Wartezeiten auf Termine von über einem Jahr
Lilly Haller braucht etwa alle zwei Jahre einen neuen Rollstuhl. „Die Anträge werden von den Krankenkassen zunächst abgelehnt. Nur eine fristgerechte ärztliche Stellungnahme hilft“, berichtet ihre Mutter. Einen Ersatz für die vom ZiNK früher angebotene Hilfsmittelstunde gibt es in Kempten nicht.

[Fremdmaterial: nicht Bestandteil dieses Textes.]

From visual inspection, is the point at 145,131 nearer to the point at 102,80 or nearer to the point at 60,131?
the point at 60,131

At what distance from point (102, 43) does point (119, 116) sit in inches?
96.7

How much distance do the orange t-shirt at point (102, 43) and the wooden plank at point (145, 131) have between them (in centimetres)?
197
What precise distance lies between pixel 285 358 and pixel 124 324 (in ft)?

„Aber wie bekommt man einen Termin? Kempten ist bis August voll.“ Lilly Haller hatte zunächst Glück: Für Mitte Juni bekam sie einen ersten Kinderarzttermin in Memmingen, der wieder mit einer langen Fahrt verbunden ist. „So weit bin ich erst gar nicht gekommen“, sagt Carolin Wölfle. In Memmingen wurde sie gleich am Telefon „abgewimmelt“, die Wartezeit betrage 16 Monate.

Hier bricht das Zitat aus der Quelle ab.